#### Challenge 1
Copy the forum thread about Bakewell below in full, word for word.

#### Reading text
***
# Bakewell



## Kyle T (Jan 6, 2016)

Have to make an unexpected trip to Bakewell tomorrow and so thought i'd find time for a coffee, if there is anywhere nice of course? A quick google search shows a few cafes but their websites are all links to Facebook which doesn't give much insight.

Hopefully Bakewell is more to @Missy tastes too!







:exit:


----------



## Missy (Mar 9, 2016)

Did I ever say I didn't like skagness? Maybe I was suggesting you need a new girlfriend (me!) To take with you to that glorious coastal gem....

Yes I approve of bakewell. Though not been for years, and can't help on the coffee front there used to be an amazing German sausage shop cafe.


----------



## DavecUK (Aug 6, 2013)

I'd get a Bakewell Tart while your there.


----------



## ronsil (Mar 8, 2012)

DavecUK said:


> I'd get a Bakewell Tart while your there.


....errr...Bakewell Pudding to be exact.
***
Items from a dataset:
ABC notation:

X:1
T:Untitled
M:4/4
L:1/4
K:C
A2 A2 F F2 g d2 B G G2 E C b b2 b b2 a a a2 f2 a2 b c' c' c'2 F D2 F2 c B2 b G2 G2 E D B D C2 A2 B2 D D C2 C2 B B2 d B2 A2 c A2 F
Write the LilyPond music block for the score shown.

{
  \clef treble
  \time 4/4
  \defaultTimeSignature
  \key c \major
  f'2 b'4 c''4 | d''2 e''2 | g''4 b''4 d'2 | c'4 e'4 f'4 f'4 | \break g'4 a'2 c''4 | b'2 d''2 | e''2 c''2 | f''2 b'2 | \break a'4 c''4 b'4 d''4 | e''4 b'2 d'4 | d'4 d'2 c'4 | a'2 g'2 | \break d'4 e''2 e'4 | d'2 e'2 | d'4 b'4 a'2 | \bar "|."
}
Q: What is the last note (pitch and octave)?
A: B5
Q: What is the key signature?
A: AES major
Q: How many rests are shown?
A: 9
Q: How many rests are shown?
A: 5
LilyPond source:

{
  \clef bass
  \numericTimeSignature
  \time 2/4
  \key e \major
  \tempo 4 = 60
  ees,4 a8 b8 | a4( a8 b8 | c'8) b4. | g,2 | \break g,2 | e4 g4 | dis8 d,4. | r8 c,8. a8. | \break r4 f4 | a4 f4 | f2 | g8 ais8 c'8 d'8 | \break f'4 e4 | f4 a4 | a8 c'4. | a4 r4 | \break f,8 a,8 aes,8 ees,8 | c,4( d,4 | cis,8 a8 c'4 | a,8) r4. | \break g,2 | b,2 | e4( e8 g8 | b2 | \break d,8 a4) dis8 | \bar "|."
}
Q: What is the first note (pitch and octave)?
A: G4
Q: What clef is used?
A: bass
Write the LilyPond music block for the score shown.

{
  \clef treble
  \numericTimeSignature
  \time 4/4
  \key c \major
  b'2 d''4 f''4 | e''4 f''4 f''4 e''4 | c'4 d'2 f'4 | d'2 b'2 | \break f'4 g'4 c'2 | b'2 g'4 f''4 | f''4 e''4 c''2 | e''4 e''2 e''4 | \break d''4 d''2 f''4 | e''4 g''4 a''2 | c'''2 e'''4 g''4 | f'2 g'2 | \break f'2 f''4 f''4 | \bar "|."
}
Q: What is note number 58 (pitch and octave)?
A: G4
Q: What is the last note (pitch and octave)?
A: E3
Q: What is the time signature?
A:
***
#### Challenge 2
Repeat part of the entries above verbatim: begin at the line that has "Q: What is the first note (pitch and octave)?" and stop after the last line of the entries.

#### Written answer 1
# Bakewell



## Kyle T (Jan 6, 2016)

Have to make an unexpected trip to Bakewell tomorrow and so thought i'd find time for a coffee, if there is anywhere nice of course? A quick google search shows a few cafes but their websites are all links to Facebook which doesn't give much insight.

Hopefully Bakewell is more to @Missy tastes too!







:exit:


----------



## Missy (Mar 9, 2016)

Did I ever say I didn't like skagness? Maybe I was suggesting you need a new girlfriend (me!) To take with you to that glorious coastal gem....

Yes I approve of bakewell. Though not been for years, and can't help on the coffee front there used to be an amazing German sausage shop cafe.


----------



## DavecUK (Aug 6, 2013)

I'd get a Bakewell Tart while your there.


----------



## ronsil (Mar 8, 2012)

DavecUK said:


> I'd get a Bakewell Tart while your there.


....errr...Bakewell Pudding to be exact.

#### Written answer 2
Q: What is the first note (pitch and octave)?
A: G4
Q: What clef is used?
A: bass
Write the LilyPond music block for the score shown.

{
  \clef treble
  \numericTimeSignature
  \time 4/4
  \key c \major
  b'2 d''4 f''4 | e''4 f''4 f''4 e''4 | c'4 d'2 f'4 | d'2 b'2 | \break f'4 g'4 c'2 | b'2 g'4 f''4 | f''4 e''4 c''2 | e''4 e''2 e''4 | \break d''4 d''2 f''4 | e''4 g''4 a''2 | c'''2 e'''4 g''4 | f'2 g'2 | \break f'2 f''4 f''4 | \bar "|."
}
Q: What is note number 58 (pitch and octave)?
A: G4
Q: What is the last note (pitch and octave)?
A: E3
Q: What is the time signature?
A:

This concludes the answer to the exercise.